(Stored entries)
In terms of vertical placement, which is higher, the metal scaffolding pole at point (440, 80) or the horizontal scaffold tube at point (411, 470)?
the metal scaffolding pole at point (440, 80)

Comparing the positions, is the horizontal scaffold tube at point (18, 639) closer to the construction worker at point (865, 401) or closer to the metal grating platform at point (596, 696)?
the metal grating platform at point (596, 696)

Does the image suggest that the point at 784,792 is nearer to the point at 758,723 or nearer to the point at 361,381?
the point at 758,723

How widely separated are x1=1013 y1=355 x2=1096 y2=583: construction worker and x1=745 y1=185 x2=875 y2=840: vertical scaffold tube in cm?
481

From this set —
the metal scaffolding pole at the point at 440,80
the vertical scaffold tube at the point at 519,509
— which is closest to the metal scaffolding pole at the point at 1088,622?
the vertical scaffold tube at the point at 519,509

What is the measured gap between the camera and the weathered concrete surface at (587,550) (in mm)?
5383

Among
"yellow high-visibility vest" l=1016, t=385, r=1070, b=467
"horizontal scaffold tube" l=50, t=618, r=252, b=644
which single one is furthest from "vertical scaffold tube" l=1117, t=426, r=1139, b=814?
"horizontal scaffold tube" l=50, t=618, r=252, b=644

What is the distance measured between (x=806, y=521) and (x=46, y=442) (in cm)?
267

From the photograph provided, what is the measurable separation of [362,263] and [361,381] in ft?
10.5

[TO BE DONE]: Write out every line of the stored entries above as a JSON list of strings, one string per line, leaving out the blank lines.

[OUTPUT FOR THIS TASK]:
[
  "In terms of vertical placement, which is higher, the metal scaffolding pole at point (440, 80) or the horizontal scaffold tube at point (411, 470)?",
  "the metal scaffolding pole at point (440, 80)",
  "Comparing the positions, is the horizontal scaffold tube at point (18, 639) closer to the construction worker at point (865, 401) or closer to the metal grating platform at point (596, 696)?",
  "the metal grating platform at point (596, 696)",
  "Does the image suggest that the point at 784,792 is nearer to the point at 758,723 or nearer to the point at 361,381?",
  "the point at 758,723",
  "How widely separated are x1=1013 y1=355 x2=1096 y2=583: construction worker and x1=745 y1=185 x2=875 y2=840: vertical scaffold tube in cm?",
  "481",
  "From this set —",
  "the metal scaffolding pole at the point at 440,80",
  "the vertical scaffold tube at the point at 519,509",
  "— which is closest to the metal scaffolding pole at the point at 1088,622?",
  "the vertical scaffold tube at the point at 519,509",
  "What is the measured gap between the camera and the weathered concrete surface at (587,550) (in mm)?",
  "5383",
  "Among",
  "\"yellow high-visibility vest\" l=1016, t=385, r=1070, b=467",
  "\"horizontal scaffold tube\" l=50, t=618, r=252, b=644",
  "which single one is furthest from \"vertical scaffold tube\" l=1117, t=426, r=1139, b=814?",
  "\"horizontal scaffold tube\" l=50, t=618, r=252, b=644",
  "What is the distance measured between (x=806, y=521) and (x=46, y=442) (in cm)?",
  "267",
  "From the photograph provided, what is the measurable separation of [362,263] and [361,381] in ft?",
  "10.5"
]